## Instructions for the task
Could the lines from the one with "How much distance exists" through the end of the listing be restated exactly, with nothing else included?

------------------------------------------------

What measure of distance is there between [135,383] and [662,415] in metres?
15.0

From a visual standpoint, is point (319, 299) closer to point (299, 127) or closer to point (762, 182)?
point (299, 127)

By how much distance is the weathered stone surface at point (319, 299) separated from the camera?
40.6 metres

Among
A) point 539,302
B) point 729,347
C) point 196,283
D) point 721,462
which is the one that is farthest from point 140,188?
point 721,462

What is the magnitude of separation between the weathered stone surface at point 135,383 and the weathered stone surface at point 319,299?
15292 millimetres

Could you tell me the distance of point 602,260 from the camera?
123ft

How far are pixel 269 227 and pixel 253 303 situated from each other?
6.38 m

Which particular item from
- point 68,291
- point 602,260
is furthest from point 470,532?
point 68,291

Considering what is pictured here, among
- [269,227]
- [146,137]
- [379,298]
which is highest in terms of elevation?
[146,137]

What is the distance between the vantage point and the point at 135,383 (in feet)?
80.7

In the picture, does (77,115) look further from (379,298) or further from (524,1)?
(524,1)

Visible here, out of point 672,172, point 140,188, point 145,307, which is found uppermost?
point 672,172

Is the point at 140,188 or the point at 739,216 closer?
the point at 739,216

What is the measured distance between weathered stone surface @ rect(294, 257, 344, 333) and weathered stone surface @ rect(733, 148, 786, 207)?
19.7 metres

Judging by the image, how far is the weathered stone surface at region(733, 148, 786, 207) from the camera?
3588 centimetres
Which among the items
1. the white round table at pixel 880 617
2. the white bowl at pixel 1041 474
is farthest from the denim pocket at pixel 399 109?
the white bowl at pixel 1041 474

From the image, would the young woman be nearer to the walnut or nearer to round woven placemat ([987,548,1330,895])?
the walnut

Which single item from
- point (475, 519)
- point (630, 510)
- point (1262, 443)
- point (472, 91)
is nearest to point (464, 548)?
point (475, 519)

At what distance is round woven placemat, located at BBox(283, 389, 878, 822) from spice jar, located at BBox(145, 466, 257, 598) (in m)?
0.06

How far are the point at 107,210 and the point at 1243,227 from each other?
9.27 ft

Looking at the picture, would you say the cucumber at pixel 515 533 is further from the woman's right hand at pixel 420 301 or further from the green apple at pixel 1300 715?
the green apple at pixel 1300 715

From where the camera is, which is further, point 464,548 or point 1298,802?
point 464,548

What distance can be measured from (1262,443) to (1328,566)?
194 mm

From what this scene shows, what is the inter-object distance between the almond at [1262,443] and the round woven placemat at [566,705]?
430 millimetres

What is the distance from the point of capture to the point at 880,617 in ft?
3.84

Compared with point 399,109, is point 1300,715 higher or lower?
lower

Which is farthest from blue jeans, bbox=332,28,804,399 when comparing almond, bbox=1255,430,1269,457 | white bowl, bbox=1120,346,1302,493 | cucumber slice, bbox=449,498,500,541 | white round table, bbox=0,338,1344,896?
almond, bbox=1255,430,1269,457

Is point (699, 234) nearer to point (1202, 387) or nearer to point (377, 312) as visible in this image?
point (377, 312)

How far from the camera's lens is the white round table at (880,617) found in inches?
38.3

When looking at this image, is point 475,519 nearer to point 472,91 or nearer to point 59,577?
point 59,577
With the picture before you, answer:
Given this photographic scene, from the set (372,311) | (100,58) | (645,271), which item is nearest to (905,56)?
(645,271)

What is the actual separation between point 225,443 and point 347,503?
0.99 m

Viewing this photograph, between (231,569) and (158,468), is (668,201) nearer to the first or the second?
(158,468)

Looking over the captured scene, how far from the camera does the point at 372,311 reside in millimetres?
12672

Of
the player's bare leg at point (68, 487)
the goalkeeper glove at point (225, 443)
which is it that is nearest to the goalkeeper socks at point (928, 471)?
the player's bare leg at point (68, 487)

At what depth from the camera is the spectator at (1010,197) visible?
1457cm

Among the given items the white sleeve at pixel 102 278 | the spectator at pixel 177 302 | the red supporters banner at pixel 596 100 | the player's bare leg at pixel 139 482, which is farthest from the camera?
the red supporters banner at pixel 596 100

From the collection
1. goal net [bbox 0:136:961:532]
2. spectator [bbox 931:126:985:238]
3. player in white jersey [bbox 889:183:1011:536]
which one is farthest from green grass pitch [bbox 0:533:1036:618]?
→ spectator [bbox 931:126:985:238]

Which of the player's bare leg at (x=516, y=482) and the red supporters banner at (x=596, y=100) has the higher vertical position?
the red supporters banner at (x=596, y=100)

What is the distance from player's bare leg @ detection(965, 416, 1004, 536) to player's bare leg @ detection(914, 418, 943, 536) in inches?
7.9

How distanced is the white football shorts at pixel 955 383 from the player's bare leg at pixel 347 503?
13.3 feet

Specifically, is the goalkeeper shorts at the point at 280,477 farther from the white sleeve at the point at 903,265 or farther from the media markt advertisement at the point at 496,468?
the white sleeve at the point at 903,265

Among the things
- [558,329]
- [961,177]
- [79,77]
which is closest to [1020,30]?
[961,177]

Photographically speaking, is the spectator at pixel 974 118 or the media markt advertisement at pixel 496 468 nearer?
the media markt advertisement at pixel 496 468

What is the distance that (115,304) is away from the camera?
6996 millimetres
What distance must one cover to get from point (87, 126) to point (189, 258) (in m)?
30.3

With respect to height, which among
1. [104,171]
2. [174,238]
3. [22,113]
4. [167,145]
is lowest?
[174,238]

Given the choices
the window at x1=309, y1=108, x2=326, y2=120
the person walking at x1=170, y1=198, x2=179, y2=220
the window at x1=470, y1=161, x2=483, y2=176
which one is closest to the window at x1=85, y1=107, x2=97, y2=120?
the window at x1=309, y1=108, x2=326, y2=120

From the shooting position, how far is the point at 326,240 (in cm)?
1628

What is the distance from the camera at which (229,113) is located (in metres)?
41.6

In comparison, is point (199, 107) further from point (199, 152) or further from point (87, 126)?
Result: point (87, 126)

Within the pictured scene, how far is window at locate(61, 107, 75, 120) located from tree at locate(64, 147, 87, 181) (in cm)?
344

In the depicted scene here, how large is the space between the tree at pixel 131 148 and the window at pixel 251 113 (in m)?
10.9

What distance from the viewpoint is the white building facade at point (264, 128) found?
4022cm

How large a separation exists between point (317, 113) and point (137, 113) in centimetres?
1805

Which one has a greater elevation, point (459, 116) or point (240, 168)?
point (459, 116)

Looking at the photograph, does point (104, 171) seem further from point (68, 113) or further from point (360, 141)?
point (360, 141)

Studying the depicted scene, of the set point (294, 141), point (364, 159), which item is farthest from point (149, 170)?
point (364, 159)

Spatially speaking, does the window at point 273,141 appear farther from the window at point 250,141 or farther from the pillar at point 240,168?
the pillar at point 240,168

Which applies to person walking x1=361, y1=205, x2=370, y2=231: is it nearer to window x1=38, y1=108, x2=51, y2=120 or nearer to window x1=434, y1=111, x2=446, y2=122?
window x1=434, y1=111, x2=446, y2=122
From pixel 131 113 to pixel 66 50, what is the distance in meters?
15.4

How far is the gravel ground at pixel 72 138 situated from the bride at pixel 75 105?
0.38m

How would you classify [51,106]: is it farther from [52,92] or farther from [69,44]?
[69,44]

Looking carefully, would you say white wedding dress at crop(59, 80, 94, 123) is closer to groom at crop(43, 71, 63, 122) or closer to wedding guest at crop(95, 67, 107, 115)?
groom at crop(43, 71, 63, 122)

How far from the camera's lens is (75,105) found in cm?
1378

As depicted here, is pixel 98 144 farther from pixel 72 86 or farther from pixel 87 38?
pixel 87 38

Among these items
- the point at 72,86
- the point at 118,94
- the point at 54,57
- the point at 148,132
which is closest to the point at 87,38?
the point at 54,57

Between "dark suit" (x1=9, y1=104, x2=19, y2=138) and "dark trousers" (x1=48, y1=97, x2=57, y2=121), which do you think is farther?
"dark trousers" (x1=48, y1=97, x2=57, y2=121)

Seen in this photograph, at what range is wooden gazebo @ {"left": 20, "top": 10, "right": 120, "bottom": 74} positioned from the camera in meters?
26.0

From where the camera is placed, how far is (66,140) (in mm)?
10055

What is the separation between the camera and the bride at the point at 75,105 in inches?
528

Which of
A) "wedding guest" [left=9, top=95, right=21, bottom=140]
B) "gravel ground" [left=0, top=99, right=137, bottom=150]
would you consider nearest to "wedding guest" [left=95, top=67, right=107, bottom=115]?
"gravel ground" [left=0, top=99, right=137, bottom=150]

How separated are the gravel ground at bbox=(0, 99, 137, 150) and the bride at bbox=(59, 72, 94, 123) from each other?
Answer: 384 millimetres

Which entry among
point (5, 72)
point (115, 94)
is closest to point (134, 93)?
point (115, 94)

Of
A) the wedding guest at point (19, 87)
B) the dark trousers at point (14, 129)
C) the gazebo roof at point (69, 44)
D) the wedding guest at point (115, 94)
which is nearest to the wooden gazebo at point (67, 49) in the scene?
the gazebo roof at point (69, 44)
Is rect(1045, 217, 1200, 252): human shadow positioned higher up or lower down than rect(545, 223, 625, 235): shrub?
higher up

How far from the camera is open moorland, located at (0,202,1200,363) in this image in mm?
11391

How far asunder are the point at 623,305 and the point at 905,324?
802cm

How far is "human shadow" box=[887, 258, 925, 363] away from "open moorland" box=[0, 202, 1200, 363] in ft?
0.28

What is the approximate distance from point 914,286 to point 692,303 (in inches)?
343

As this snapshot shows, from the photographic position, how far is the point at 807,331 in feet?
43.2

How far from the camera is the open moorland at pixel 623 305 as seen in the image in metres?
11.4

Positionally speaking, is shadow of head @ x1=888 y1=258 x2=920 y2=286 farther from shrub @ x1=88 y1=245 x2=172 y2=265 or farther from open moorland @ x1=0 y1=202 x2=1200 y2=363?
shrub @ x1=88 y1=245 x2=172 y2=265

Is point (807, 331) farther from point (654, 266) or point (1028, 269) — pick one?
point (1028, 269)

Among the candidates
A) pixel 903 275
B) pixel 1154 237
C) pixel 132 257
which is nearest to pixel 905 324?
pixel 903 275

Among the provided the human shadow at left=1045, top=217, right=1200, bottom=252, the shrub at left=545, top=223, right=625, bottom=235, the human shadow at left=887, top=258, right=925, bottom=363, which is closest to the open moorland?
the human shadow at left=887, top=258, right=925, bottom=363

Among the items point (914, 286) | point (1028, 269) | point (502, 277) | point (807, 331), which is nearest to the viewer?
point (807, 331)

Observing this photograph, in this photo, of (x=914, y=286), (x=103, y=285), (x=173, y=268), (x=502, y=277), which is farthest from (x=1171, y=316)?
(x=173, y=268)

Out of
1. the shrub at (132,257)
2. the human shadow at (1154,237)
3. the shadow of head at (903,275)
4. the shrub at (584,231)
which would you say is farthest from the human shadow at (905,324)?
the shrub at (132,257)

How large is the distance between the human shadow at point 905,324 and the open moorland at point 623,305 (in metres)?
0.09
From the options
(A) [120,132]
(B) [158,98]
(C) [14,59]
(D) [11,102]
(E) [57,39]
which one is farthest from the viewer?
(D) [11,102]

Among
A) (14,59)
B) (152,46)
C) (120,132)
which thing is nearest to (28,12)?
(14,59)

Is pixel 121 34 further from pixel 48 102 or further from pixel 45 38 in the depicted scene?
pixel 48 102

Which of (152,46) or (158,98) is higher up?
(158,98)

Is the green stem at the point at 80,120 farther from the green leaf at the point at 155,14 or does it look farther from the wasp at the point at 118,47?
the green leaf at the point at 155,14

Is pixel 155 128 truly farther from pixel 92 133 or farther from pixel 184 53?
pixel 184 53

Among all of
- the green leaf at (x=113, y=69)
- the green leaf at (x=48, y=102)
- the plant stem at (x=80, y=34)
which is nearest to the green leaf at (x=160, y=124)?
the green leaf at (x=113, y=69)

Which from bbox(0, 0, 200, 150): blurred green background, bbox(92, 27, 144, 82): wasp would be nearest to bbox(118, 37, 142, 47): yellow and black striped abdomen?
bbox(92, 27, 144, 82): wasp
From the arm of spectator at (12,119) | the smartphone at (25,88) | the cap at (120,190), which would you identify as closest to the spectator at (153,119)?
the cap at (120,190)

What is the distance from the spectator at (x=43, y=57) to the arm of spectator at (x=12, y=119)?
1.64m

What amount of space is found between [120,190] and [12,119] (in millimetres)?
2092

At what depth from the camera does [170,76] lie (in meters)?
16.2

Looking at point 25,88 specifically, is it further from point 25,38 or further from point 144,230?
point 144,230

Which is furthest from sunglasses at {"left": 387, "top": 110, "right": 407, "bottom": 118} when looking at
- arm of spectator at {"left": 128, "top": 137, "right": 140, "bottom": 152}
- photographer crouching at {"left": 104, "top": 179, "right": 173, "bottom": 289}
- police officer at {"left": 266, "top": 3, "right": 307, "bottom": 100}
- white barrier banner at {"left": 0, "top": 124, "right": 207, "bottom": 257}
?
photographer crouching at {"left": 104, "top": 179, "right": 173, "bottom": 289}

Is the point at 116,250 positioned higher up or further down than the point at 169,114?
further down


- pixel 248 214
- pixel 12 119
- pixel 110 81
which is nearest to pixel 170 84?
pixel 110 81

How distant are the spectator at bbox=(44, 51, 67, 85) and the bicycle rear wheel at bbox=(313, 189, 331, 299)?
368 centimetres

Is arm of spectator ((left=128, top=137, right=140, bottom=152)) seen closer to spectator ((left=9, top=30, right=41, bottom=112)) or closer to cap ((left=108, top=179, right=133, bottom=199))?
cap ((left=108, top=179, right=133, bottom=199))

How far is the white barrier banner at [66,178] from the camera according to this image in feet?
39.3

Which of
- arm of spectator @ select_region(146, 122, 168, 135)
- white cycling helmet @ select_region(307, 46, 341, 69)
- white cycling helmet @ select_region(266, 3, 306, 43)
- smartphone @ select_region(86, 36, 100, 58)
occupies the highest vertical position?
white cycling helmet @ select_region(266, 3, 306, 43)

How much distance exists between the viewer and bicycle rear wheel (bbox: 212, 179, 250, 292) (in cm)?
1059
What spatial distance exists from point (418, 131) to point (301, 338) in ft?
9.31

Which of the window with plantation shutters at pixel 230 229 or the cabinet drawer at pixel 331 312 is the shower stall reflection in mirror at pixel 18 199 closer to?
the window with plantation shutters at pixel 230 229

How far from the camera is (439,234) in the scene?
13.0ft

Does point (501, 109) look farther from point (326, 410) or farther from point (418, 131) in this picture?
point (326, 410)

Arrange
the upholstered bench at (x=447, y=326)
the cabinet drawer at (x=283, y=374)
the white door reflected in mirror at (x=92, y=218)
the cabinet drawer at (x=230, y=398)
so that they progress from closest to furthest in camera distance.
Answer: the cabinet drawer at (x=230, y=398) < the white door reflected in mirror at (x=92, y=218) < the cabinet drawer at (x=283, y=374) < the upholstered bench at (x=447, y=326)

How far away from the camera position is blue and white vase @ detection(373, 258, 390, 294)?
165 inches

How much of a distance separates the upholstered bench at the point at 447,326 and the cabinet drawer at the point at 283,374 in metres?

------------------------------------------------

## Output of the task
How much distance exists between the viewer and bicycle rear wheel (bbox: 212, 179, 250, 292) (in cm)?
1059
What spatial distance exists from point (418, 131) to point (301, 338) in ft?
9.31

Which of the window with plantation shutters at pixel 230 229 or the cabinet drawer at pixel 331 312 is the shower stall reflection in mirror at pixel 18 199 closer to?
the window with plantation shutters at pixel 230 229

How far from the camera is (439,234) in the scene?
13.0ft

Does point (501, 109) look farther from point (326, 410) or farther from point (418, 131) in this picture?
point (326, 410)

Arrange
the upholstered bench at (x=447, y=326)
the cabinet drawer at (x=283, y=374)
the white door reflected in mirror at (x=92, y=218)
the cabinet drawer at (x=230, y=398)
so that they progress from closest to furthest in camera distance.
Answer: the cabinet drawer at (x=230, y=398) < the white door reflected in mirror at (x=92, y=218) < the cabinet drawer at (x=283, y=374) < the upholstered bench at (x=447, y=326)

How far away from the camera position is blue and white vase @ detection(373, 258, 390, 294)?
165 inches

How much of a distance separates the upholstered bench at the point at 447,326 and the cabinet drawer at the point at 283,374 in metres?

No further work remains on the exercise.